Ever since I moved here, sleep seems to be something to catch up on when I’m old and living on the countryside. Many years from now, I can doze off in my rocking chair overlooking the fields, because there is no party pulling my sleeve for attention.
Last year I learnt a very important new word, which I added to my vocabulary immediately. It is this: JOMO. The Joy Of Missing Out. The existence of this word brings peace to my mind. At the time I heard about JOMO, I was living on Vancouver Island, slow paced, savouring moments in nature. Now I live in a city, JOMO is not a word I use a lot anymore. Brussels is buzzing with energy and events, and I want to be a part of it all.
When three parties are happening at the same time, I will ride my bike around, dressed up in freakshow outfit for a birthday party. I dance to jazz on a Brownswood evening and then I’m off to a techno club to see DJ Lexis. The night never ended and the freakshow clothes felt out of tune wherever I rocked up but in my mind Brussels was one big festival that night, riding my bike between dance floors.

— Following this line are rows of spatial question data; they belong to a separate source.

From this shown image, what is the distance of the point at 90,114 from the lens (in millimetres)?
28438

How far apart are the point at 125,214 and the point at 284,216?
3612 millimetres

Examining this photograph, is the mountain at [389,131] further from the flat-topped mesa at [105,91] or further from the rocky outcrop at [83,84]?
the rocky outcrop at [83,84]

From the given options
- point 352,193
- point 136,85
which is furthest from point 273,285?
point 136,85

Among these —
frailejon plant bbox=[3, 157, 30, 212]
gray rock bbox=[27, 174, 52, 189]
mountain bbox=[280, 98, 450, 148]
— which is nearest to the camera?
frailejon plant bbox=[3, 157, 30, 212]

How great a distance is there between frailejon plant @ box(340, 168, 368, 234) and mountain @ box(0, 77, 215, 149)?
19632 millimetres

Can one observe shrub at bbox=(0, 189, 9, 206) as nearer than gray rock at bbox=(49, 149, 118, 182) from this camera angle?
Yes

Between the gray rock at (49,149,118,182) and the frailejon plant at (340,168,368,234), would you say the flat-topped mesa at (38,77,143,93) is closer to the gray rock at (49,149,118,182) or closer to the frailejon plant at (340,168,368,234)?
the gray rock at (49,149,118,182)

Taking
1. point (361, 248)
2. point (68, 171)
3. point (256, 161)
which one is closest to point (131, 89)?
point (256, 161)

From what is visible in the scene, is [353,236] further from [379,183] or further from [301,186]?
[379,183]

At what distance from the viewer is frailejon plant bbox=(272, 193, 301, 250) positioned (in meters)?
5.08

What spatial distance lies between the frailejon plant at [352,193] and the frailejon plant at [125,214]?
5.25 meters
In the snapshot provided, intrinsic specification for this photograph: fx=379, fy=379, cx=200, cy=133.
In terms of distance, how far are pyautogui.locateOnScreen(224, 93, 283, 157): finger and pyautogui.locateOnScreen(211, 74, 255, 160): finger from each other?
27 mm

It’s summertime so the days start early. Birds are singing songs of fresh new days while I’m still collecting all the sweat I can in dark clubs. Dirty little clubrat! Sunglasses are always on when I find my way home in the bright sunlight. Oh, the Walks Of Shame! Clothes smelling like too many parties in one night, hair is a mess and when you look at yourself in a mirror for the first time in what feels like six years, you realise you’re a mess too.

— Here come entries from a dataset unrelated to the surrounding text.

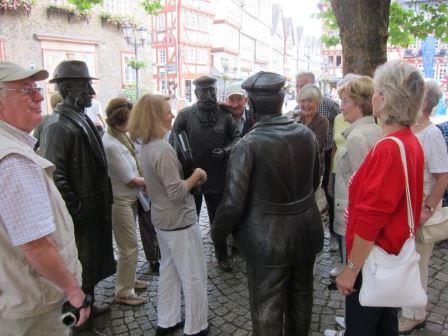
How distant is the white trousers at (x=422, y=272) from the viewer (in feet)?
9.90

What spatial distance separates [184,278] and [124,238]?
89 centimetres

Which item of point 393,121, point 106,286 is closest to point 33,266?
point 393,121

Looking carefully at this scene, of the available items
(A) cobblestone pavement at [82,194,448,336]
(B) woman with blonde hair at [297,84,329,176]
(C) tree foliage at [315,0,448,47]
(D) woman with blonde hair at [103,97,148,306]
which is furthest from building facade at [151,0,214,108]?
(D) woman with blonde hair at [103,97,148,306]

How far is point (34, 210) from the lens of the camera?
5.41 ft

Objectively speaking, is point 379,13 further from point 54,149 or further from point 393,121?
point 54,149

It’s all about balance, so I treat myself to a fancy fruit breakfast filled with vitamins when I get home at 10 am. Some for the body, some for the soul. I shower the night off my tired body and hop on a train to Ghent for some psychedelic dancing. Jacuzzi Boys, beers, head banging, sweating and it’s another night of festivalling. On my way home, I stop on top of a hill overlooking Brussels. The city looks beautiful under a clear starry sky. A saxophonist plays love songs to our city, a couple dances on the steps and my head fills up with sweet memories. Taking the long way home, thinking of Brussels, singing where the sax left off: killing me softly with his song.